Look in the data below for the line that contains "Is pixel 362". Copy that line and the remaining lines exactly.

-- START --

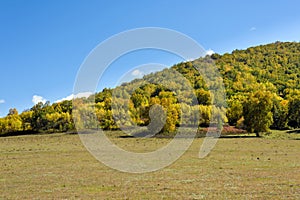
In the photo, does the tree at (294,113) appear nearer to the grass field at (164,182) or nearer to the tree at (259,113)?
the tree at (259,113)

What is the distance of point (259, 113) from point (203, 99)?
17.3 m

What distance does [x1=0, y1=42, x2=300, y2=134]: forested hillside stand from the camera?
165 feet

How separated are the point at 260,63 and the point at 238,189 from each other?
13751cm

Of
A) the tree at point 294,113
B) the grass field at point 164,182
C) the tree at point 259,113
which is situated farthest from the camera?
the tree at point 294,113

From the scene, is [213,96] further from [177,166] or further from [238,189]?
[238,189]

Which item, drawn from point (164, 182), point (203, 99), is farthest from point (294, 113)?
point (164, 182)

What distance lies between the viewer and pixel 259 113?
68.8 m

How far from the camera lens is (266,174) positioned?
2109cm

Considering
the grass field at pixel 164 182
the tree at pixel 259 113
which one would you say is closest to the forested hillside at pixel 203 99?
the tree at pixel 259 113

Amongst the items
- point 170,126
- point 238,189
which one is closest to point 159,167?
point 238,189

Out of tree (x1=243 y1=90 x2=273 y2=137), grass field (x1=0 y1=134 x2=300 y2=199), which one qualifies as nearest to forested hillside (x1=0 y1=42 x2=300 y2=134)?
tree (x1=243 y1=90 x2=273 y2=137)

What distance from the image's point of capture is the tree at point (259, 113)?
68062 mm

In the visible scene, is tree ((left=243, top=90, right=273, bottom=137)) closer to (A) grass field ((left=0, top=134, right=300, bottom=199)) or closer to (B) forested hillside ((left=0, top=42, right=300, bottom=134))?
(B) forested hillside ((left=0, top=42, right=300, bottom=134))

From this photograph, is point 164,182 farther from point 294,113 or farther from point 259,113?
point 294,113
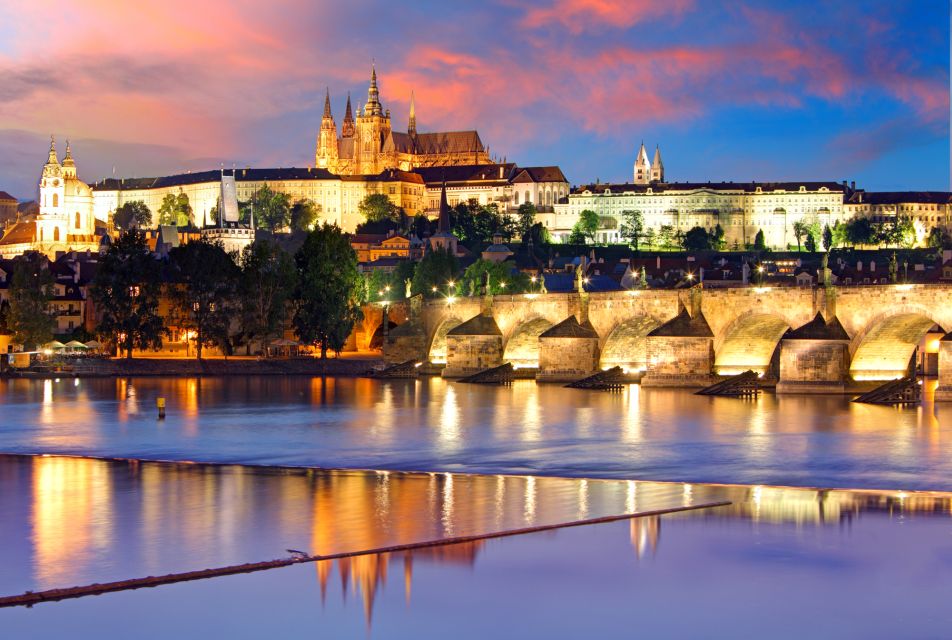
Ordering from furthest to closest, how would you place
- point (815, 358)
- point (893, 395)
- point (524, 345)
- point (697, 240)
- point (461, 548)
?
point (697, 240), point (524, 345), point (815, 358), point (893, 395), point (461, 548)

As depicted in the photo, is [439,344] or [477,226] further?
[477,226]

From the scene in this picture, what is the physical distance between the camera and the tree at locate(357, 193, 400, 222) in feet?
611

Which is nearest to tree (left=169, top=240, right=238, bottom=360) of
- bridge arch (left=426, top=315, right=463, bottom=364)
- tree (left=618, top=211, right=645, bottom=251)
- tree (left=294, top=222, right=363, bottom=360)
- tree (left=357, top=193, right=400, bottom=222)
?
tree (left=294, top=222, right=363, bottom=360)

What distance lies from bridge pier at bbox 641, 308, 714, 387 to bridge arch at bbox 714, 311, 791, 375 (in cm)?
60

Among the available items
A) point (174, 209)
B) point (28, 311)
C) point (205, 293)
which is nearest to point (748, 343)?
point (205, 293)

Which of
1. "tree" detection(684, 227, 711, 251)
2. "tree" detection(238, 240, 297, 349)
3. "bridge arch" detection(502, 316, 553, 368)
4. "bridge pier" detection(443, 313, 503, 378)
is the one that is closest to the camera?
"bridge arch" detection(502, 316, 553, 368)

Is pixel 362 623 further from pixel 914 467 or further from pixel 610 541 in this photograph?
pixel 914 467

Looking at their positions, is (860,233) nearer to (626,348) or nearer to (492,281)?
(492,281)

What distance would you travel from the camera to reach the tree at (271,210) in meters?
184

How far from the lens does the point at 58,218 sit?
15750 centimetres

-- END --

_Response below_.
Is pixel 362 623 further from pixel 914 467 or further from pixel 610 541 in this photograph?
pixel 914 467

Looking at their positions, is (860,233) nearer to (626,348) or nearer to (492,281)?
(492,281)

What distance would you travel from the camera to reach the tree at (271,210) in meters?
184

How far from the lens does the point at 58,218 sit?
15750 centimetres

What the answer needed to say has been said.